[Start of Records to process]

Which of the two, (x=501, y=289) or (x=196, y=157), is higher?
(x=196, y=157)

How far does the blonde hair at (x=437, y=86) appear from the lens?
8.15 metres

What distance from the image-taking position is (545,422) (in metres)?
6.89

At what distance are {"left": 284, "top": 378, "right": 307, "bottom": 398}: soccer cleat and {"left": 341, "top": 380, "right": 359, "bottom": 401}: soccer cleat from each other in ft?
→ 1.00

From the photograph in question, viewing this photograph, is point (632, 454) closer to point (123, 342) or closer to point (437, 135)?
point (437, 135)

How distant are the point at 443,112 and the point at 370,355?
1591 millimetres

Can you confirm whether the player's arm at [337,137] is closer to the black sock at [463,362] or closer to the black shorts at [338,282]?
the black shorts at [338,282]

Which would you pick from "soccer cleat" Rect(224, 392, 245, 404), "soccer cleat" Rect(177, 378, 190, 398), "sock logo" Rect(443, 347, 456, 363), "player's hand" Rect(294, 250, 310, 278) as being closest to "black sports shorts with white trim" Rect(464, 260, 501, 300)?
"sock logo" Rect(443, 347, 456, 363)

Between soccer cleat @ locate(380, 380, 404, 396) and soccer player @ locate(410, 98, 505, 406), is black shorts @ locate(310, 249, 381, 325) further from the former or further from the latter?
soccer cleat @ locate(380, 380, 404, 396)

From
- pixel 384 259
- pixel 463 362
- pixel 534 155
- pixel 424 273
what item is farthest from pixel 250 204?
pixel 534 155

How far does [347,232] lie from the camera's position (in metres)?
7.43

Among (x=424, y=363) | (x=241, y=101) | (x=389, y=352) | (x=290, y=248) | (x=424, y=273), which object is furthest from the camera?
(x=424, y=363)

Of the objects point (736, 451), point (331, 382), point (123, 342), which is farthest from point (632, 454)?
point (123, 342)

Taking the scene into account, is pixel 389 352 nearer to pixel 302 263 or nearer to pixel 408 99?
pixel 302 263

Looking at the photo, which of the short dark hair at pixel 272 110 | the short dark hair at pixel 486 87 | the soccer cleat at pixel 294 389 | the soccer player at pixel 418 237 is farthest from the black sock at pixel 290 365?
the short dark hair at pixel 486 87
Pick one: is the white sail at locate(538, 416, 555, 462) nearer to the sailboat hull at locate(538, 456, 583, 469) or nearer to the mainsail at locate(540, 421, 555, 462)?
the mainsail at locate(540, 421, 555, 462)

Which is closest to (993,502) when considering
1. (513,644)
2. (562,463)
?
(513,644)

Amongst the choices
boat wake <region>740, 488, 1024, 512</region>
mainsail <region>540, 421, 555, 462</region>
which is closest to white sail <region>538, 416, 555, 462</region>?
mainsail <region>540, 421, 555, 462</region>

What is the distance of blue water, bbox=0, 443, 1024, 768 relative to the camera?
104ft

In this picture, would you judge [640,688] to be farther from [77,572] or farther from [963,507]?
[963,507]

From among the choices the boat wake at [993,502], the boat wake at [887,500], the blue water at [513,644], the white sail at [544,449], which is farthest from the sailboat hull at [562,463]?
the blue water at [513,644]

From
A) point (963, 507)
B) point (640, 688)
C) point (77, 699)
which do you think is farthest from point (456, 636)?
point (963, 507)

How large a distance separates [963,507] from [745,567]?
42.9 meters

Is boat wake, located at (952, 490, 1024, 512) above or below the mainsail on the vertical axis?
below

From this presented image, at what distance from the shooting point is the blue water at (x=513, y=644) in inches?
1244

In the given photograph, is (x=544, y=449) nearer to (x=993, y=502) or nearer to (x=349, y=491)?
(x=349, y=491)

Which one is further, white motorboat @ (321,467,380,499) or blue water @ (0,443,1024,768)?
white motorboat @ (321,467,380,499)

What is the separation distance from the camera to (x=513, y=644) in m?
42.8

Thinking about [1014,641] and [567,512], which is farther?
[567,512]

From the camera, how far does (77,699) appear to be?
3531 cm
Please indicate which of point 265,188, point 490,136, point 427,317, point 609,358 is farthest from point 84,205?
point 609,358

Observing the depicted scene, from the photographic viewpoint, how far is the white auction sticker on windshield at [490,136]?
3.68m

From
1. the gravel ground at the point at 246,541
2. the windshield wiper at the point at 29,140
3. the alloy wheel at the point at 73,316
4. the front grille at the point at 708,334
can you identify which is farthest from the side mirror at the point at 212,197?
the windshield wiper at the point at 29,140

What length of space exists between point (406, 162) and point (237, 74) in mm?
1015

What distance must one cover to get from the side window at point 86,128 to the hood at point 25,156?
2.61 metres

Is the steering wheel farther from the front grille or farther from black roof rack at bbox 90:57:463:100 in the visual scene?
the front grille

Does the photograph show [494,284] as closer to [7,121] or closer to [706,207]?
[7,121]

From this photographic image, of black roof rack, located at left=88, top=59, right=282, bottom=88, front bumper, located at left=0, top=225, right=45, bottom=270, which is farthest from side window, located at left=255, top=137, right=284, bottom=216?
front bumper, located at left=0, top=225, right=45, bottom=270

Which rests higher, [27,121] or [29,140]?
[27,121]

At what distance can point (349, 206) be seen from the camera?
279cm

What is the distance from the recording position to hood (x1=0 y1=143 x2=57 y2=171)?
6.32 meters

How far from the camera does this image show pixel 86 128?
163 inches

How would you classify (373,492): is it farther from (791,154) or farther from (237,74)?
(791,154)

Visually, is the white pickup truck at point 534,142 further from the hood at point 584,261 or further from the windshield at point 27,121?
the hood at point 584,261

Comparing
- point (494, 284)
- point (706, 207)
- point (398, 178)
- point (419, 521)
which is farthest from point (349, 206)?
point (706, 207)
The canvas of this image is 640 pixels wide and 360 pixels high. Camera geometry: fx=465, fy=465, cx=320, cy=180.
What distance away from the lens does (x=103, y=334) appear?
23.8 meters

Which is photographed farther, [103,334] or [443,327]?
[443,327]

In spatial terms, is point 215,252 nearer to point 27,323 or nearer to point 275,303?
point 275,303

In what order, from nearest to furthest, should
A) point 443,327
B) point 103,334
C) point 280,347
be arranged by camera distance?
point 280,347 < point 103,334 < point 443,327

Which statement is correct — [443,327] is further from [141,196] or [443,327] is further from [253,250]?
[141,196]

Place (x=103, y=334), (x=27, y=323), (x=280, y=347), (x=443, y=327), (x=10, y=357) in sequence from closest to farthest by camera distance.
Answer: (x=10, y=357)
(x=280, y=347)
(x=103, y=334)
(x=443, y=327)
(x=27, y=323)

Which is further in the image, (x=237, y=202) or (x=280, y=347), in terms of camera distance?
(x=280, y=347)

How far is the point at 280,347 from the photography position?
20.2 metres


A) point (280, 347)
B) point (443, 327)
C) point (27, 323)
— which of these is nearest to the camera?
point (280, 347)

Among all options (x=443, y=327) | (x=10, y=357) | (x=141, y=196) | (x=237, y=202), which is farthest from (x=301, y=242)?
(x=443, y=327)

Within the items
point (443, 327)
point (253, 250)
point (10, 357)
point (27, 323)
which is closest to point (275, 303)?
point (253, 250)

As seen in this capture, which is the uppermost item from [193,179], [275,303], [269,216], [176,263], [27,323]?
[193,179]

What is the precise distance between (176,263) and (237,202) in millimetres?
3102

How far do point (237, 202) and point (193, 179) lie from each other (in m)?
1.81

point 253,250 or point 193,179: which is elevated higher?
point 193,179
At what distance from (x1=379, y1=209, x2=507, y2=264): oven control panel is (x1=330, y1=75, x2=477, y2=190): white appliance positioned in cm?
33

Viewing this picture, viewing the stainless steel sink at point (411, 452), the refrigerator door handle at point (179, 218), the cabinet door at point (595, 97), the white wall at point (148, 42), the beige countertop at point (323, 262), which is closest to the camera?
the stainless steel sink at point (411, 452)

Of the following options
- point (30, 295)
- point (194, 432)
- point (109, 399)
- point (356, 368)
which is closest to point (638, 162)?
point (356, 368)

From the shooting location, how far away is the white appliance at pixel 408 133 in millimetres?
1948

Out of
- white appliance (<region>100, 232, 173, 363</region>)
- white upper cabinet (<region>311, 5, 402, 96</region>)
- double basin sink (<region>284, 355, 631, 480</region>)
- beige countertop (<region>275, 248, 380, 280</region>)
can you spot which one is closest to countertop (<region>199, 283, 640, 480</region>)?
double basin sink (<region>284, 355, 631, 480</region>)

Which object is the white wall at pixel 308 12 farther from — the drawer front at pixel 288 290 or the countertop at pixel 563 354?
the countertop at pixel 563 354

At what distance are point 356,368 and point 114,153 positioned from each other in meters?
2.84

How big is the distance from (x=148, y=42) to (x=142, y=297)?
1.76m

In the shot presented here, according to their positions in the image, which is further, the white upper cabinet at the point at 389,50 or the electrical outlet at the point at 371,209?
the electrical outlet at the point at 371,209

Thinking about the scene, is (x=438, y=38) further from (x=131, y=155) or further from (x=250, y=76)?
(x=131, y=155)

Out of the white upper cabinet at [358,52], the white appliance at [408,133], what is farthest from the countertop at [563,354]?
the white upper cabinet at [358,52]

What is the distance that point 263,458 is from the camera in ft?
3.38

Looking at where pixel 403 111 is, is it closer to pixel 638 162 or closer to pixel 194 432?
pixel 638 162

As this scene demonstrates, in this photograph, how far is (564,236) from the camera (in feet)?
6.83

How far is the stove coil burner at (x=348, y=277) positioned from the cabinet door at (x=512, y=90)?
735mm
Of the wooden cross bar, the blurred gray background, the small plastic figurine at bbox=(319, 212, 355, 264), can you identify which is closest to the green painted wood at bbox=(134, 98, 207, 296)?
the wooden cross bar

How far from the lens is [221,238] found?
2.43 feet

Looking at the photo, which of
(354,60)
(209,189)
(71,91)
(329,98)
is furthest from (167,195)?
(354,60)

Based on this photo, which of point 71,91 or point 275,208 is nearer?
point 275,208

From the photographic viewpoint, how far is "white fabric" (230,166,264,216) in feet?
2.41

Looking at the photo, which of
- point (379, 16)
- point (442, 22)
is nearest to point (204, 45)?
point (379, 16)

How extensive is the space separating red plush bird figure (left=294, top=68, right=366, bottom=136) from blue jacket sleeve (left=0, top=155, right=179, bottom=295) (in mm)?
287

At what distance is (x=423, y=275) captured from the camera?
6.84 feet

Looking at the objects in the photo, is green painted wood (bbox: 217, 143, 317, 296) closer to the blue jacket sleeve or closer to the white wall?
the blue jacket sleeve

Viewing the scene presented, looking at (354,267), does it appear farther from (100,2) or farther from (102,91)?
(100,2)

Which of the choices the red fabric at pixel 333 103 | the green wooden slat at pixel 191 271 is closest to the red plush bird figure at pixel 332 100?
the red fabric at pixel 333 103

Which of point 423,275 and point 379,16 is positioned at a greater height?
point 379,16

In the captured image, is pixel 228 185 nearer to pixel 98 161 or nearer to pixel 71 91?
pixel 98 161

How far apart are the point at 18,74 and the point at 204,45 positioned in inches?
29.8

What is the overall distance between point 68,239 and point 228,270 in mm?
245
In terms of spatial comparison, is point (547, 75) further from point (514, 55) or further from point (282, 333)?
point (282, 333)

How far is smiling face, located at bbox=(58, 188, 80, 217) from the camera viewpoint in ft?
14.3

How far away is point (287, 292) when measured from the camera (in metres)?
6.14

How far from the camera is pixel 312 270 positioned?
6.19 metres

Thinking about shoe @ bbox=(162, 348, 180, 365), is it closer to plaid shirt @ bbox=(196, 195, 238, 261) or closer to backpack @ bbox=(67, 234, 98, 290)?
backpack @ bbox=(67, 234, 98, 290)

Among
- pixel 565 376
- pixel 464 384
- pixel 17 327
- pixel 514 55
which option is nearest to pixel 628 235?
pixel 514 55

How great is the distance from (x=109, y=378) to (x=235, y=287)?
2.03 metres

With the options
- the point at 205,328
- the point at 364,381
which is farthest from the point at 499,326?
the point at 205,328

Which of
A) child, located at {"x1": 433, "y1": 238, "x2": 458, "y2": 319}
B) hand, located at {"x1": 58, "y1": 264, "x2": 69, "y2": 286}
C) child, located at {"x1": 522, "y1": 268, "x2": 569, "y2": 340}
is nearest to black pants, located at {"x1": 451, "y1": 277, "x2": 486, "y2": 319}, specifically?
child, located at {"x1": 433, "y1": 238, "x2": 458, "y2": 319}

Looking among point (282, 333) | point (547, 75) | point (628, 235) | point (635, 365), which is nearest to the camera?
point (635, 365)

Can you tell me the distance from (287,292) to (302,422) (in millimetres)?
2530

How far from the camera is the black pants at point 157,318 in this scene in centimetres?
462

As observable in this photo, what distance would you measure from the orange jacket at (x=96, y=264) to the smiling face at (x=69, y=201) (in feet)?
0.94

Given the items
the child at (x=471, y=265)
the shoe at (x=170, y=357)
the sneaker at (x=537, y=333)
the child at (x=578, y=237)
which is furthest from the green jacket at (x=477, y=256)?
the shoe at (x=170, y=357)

[End of Records to process]

» Problem statement: Starting at the line that contains "Looking among point", write out every line to the end of the entries, exactly as given.

» The solution:
Looking among point (282, 333) | point (547, 75) | point (628, 235) | point (635, 365), which is nearest to the camera?
point (635, 365)

Can you tell me the distance from (287,292) to (302,422) (in millimetres)?
2530

How far from the camera is the black pants at point 157,318 in this scene in centimetres?
462

As observable in this photo, what distance would you measure from the orange jacket at (x=96, y=264) to the smiling face at (x=69, y=201) (in feet)?
0.94

Given the items
the child at (x=471, y=265)
the shoe at (x=170, y=357)
the sneaker at (x=537, y=333)
the child at (x=578, y=237)
which is furthest from the green jacket at (x=477, y=256)?
the shoe at (x=170, y=357)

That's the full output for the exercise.